The intrinsic inertness of nitrogen has made it challenging to discover metal complexes that can both bind and activate it. ‘By experimental and computational studies, we determined that the dinitrogen reduction by a trinuclear titanium hydride complex proceeds sequentially through scission of a nitrogen molecule bonded to three titanium atoms in an end-on-side-on fashion, followed by N–H bond formation,’ says study author Zhaomin Hou, of the RIKEN Center for Sustainable Resource Science, Japan. ‘The hydride ligands serve as the source of both electron and proton.’

Cleaving the N–N bond and forming N–H bonds directly from a hydride complex has been seen only rarely, with some of the most influential work coming from Michael Fryzuk at the University of British Columbia, Canada, who has championed the ‘hydride route’ to dinitrogen complexes.2 ‘The active sites of both major N2 reduction catalysts – nitrogenases and the Haber–Bosch process – have hydride species as their resting states, but in neither case is the detailed mechanism of hydrogen loss and nitrogen cleavage known,’ says Patrick Holland of the University of Rochester, US. The authors, he adds, ‘conclusively determined the structures of many of the intermediates along the pathway, giving insight into possible structures and pathways of intermediates on the catalysts’.

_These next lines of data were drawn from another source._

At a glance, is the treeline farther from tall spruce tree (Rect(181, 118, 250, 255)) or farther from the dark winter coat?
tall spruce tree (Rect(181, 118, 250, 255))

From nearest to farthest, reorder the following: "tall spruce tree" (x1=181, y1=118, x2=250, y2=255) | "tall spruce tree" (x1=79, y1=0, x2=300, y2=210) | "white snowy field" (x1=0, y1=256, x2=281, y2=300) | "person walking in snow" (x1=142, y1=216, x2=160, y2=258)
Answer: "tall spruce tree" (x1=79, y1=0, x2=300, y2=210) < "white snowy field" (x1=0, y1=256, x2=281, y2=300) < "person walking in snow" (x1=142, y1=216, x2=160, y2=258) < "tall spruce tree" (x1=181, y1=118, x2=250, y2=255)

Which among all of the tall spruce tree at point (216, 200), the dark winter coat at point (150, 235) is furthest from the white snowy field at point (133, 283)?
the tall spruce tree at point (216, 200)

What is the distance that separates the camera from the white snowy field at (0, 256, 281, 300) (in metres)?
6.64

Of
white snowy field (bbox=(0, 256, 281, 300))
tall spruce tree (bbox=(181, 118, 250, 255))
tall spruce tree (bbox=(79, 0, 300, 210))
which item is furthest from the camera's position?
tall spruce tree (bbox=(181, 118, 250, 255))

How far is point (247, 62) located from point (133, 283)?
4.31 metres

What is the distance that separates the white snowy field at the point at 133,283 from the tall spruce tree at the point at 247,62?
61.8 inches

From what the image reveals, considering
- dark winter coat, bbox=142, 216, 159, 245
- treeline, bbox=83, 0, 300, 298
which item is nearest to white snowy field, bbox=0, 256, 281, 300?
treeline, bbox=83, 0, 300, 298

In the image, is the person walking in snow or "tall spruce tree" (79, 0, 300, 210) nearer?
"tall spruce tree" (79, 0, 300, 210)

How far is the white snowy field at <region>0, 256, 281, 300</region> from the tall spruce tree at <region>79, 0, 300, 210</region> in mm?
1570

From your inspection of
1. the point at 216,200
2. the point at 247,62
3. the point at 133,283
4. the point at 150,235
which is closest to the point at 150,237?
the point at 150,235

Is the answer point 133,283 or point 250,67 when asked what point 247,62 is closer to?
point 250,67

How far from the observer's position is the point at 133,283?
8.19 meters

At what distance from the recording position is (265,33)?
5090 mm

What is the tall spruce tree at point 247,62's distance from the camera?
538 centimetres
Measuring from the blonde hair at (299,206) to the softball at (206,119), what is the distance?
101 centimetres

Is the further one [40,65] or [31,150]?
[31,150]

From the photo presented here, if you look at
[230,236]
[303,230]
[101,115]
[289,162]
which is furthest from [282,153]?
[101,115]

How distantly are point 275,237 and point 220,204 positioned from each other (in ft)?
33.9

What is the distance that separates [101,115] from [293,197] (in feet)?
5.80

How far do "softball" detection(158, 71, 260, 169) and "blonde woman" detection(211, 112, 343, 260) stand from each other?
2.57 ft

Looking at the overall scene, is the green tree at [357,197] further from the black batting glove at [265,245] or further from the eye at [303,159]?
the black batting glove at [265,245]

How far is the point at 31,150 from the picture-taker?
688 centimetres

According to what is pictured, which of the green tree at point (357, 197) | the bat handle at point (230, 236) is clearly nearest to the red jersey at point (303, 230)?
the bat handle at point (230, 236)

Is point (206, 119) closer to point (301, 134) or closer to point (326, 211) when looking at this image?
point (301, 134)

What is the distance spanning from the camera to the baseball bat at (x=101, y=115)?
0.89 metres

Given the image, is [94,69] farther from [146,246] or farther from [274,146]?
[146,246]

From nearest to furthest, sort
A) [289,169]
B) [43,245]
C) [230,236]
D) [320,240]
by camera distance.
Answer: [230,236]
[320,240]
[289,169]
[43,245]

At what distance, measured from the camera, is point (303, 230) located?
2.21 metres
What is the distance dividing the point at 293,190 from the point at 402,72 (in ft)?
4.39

Fryzuk, who wrote an accompanying perspective,3 says the paper adds important fundamental knowledge about potential elementary reactions such as cleaving N–N triple bonds and forming N–H bonds, which are relevant to the Haber–Bosch process. He predicts it ‘will change the way people think about N2 activation so that in the future perhaps a soluble, suitably designed multi-metallic hydride complex will be able to both activate and functionalise molecular nitrogen productively to form ammonia or some other higher-value nitrogen containing material’.

However, there still challenges to overcome to make this process practically useful, Hou says. But if successful the low temperature, low pressure synthesis of ammonia in smaller reactors is on the cards.